(DONNÉES DE L'EXERCICE):
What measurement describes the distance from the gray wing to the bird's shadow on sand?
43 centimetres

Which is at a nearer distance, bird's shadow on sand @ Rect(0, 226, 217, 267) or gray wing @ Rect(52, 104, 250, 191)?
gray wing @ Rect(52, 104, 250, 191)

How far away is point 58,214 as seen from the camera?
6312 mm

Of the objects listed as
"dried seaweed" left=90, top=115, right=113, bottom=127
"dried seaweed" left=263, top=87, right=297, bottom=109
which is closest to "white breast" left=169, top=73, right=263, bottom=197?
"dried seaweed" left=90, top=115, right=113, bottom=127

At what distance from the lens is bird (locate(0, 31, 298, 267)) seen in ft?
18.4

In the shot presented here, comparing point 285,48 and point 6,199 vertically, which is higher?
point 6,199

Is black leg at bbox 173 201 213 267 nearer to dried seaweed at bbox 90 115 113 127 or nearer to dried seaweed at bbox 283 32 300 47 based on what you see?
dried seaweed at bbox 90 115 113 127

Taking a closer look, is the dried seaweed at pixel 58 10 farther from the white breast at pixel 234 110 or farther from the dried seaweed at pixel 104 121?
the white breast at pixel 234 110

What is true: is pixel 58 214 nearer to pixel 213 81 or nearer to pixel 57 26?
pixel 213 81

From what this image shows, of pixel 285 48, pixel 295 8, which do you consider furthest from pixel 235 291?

(CONSIGNE):
Recopiez à l'identique toutes les lignes des enregistrements ci-dessus, du premier au dernier.

(RÉPONSE ATTENDUE):
What measurement describes the distance from the gray wing to the bird's shadow on sand?
43 centimetres

Which is at a nearer distance, bird's shadow on sand @ Rect(0, 226, 217, 267) or gray wing @ Rect(52, 104, 250, 191)?
gray wing @ Rect(52, 104, 250, 191)

How far away is point 58,214 as seen from the camera?
6312 mm

Of the objects listed as
"dried seaweed" left=90, top=115, right=113, bottom=127
"dried seaweed" left=263, top=87, right=297, bottom=109
which is closest to "white breast" left=169, top=73, right=263, bottom=197?
"dried seaweed" left=90, top=115, right=113, bottom=127

At what distance from the lens is bird (locate(0, 31, 298, 267)) seen in ft?
18.4

In the shot presented here, comparing point 285,48 and point 6,199 vertically, which is higher?
point 6,199

Is black leg at bbox 173 201 213 267 nearer to dried seaweed at bbox 90 115 113 127 or nearer to dried seaweed at bbox 283 32 300 47 based on what you see?
dried seaweed at bbox 90 115 113 127

Taking a closer look, is the dried seaweed at pixel 58 10 farther from the white breast at pixel 234 110 or farther from the dried seaweed at pixel 104 121?
the white breast at pixel 234 110

What is true: is pixel 58 214 nearer to pixel 213 81 or nearer to pixel 57 26?
pixel 213 81

From what this image shows, of pixel 285 48, pixel 295 8, which do you consider furthest from pixel 235 291?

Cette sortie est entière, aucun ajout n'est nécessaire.